Assisted dying has been the subject of recent and upcoming consultations by UK medical professional bodies. Catherine Reilly speaks to Irish clinicians and campaigners on the issue
Marie was not suicidal, Marie wanted every second of life, but she wanted the quality to be there,” Mr Tom Curran, partner of the late Ms Marie Fleming, told the Medical Independent (MI).
In 2012 Ms Fleming, who was in the advanced stages of multiple sclerosis (MS), brought a landmark legal action testing Irish law on assisted suicide. Ms Fleming submitted that a disabled person in severe pain due to terminal and degenerative illness, and able to express their wishes, “should not be prevented by the criminal law” from receiving assistance from a person, such as her partner, to enable her to end her own life.
Suicide is not illegal in Ireland, but it is an offence to “aid, abet, counsel or procure” the suicide of another person, with a penalty of up to 14 years’ imprisonment.

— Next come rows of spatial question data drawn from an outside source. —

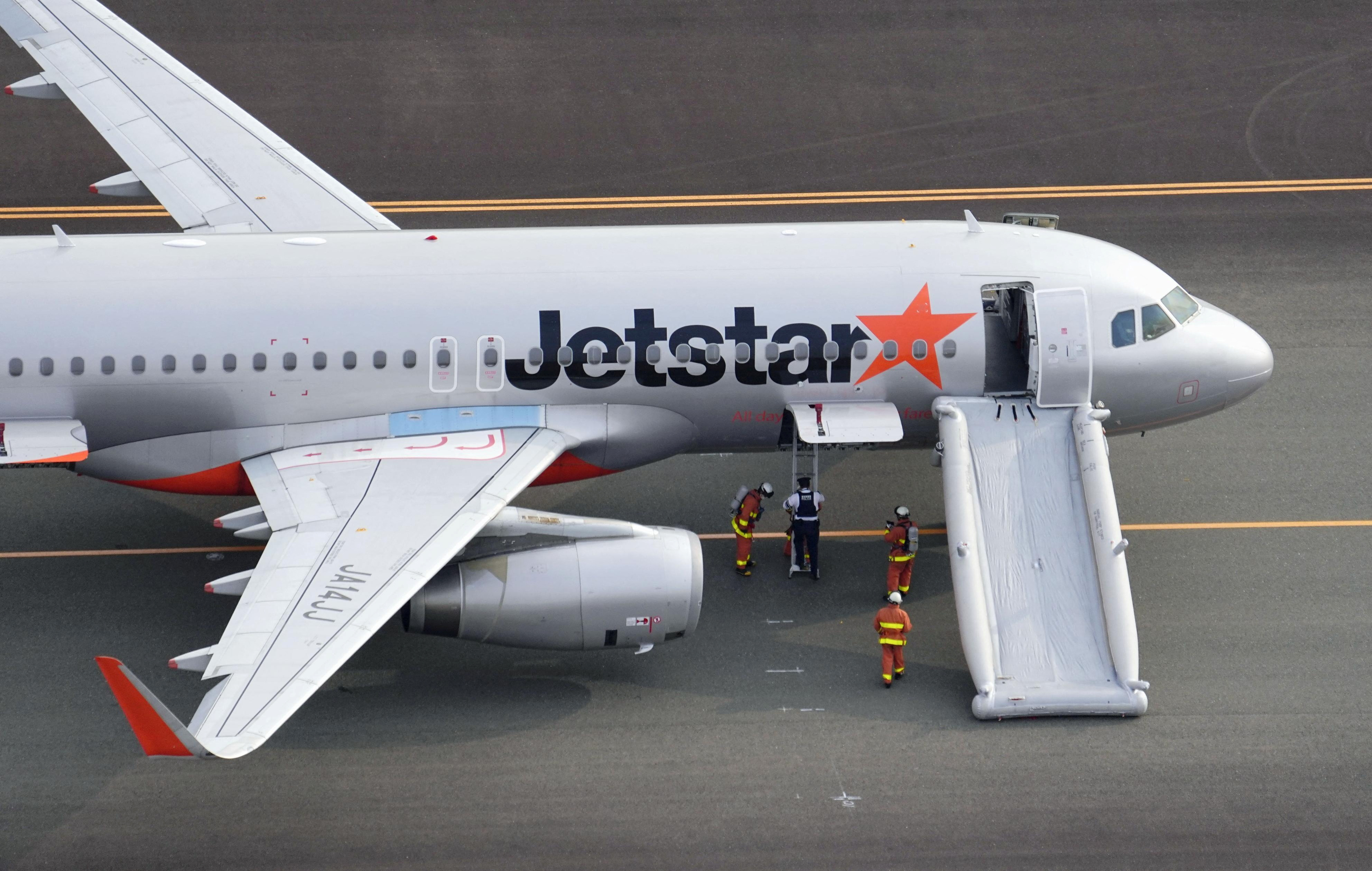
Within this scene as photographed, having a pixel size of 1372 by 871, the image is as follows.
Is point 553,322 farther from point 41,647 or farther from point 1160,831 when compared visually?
point 1160,831

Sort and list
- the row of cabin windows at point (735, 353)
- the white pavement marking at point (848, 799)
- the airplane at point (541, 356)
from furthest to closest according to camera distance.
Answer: the row of cabin windows at point (735, 353), the airplane at point (541, 356), the white pavement marking at point (848, 799)

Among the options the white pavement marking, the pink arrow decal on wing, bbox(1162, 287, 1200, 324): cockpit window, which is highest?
bbox(1162, 287, 1200, 324): cockpit window

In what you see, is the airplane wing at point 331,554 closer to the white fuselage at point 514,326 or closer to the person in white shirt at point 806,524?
the white fuselage at point 514,326

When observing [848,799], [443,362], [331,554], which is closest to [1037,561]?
[848,799]

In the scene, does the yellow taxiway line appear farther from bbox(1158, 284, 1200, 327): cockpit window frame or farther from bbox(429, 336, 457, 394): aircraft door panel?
bbox(429, 336, 457, 394): aircraft door panel

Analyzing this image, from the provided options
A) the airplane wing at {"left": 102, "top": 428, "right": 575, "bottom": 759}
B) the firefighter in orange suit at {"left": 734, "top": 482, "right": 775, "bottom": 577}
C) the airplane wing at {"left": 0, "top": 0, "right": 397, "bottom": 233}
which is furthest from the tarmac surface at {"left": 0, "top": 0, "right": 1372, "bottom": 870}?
the airplane wing at {"left": 0, "top": 0, "right": 397, "bottom": 233}

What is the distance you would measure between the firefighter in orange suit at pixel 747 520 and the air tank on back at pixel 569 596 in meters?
2.41

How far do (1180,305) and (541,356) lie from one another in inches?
439

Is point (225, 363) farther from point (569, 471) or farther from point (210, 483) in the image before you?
point (569, 471)

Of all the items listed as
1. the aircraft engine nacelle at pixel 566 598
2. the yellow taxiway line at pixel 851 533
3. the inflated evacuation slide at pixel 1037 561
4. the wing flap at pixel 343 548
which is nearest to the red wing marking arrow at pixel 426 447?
the wing flap at pixel 343 548

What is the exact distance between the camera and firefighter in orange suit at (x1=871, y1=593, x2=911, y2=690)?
2327 centimetres

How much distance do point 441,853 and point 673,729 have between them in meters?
4.05

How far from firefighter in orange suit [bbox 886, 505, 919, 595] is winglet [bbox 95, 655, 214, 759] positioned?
38.1 feet

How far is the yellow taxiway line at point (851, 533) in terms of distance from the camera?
26.9 meters
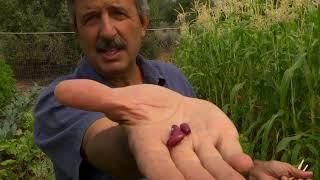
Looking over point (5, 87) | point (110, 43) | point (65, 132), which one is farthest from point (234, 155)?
point (5, 87)

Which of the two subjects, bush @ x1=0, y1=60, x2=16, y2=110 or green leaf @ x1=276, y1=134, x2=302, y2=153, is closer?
green leaf @ x1=276, y1=134, x2=302, y2=153

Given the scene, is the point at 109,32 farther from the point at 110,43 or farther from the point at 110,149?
the point at 110,149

Ms Fleming argued that the absolute ban on assisted suicide breached her rights under the Irish Constitution and European Convention on Human Rights.
The High Court dismissed the case but described Ms Fleming as “in many ways the most remarkable witness which any member of this court has ever been privileged to encounter”.
The court also refused to issue an order requiring the Director of Public Prosecutions (DPP) to clarify policy on factors determining a decision to prosecute in a case of assisted suicide (a matter not appealed to the Supreme Court).
Ms Fleming’s case was rejected on appeal at the Supreme Court. However, the court found it was open to the State “to legislate to deal with a case” such as Ms Fleming’s, if the Oireachtas was satisfied appropriate safeguards could be introduced.
The tragic circumstance of Ms Fleming, who died in December 2013, shone a light on the controversial area of assisted death, which can take various forms (see panel, p5).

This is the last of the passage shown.